Él por su parte, había estado dentro del tanque de reciclajes por una semana y media. Su posición encima del desperdicio no era perfecta pero podía ver la luz del sol cada día desde el amanecer, incluyendo el mediodía, donde la luz le calentaba el alma y sus circuitos, y luego la caída gradual de la noche, que el disfrutaba especialmente, solo superada por los arcoíris fabulosos que la escarcha de la noche generaba en su sensor mientras se derretía en las mañanas. No podía ir a ninguna parte pero al menos estaba libre, afuera, en el mundo real, en el mundo del tiempo. Estaba disfrutando feliz sobre lo que pronto sería su último destino. Nunca se pudo explicar que era aquella luz tan potente que pasaba cada día por encima de él, apareciendo por el mismo costado y siguiendo una trayectoria casi perfecta, hasta desaparecer unas horas más tarde. Concluyó erróneamente, como casi todo lo que había descubierto en su vida, que aquello era una manera sofisticada de alumbrarlo todo y a la misma vez ahorrar energía. Igual las noches no eran tan largas y había total garantías de que al día siguiente se podría otra vez disfrutar de la luz de aquella lámpara gigante.

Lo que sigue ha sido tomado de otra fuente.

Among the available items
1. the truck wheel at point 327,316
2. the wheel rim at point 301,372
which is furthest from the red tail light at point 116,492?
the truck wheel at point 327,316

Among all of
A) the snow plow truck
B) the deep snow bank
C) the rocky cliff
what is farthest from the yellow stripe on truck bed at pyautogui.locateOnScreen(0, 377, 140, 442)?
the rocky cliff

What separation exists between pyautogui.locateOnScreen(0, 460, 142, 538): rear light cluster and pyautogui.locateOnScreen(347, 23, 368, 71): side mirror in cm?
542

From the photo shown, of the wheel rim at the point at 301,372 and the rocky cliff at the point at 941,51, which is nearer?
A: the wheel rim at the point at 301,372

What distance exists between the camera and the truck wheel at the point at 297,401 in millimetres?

Se tomó el trabajo de guardar todos los códigos de la luz de afuera, con la esperanza de un día poder utilizarlos en sus futuras piezas de arte, pero fue todo en vano. Un camión que llegó unos días después, lo zumbó junto con todo lo demás dentro del contenedor que llevaba encima. Sumido otra vez a la oscuridad, podía sentir que se movía por el espacio aunque le servía de bien poco, aplastado debajo de todos los metales, por el tiempo que le tomó a su batería desvanecerse, en el patio donde depositaron el contenedor. Y un tiempo después, con su alma finalmente libre de los circuitos, posada en el más allá, con su personalidad paralizada en la ejecución de los códigos que le dieron la vida, con el arte perfecto, original, inédito, escrito en memorias que nadie más iba a leer, perdidas sin tiempo, sacaron sin ninguna delicadeza su cajita del pedazo de brazo que todavía la contenía y la tiraron en una estera, que la transportó hasta depositarla justo debajo de un martillo, que la destrozó de un porrazo, para poder separar los diferentes metales de los que estaba hecho su cerebro. Él lo miraba desde el Paraíso, a donde fue a parar por haber tenido conciencia, junto con el alma de muchos otros humanos.
El mundo que tanto añoraba, el mundo de la luz y del tiempo, el mundo de afuera, el de la libertad; lo estaba esperando con ansias para reciclarlo. Todo lo que no nos espanta es reciclable.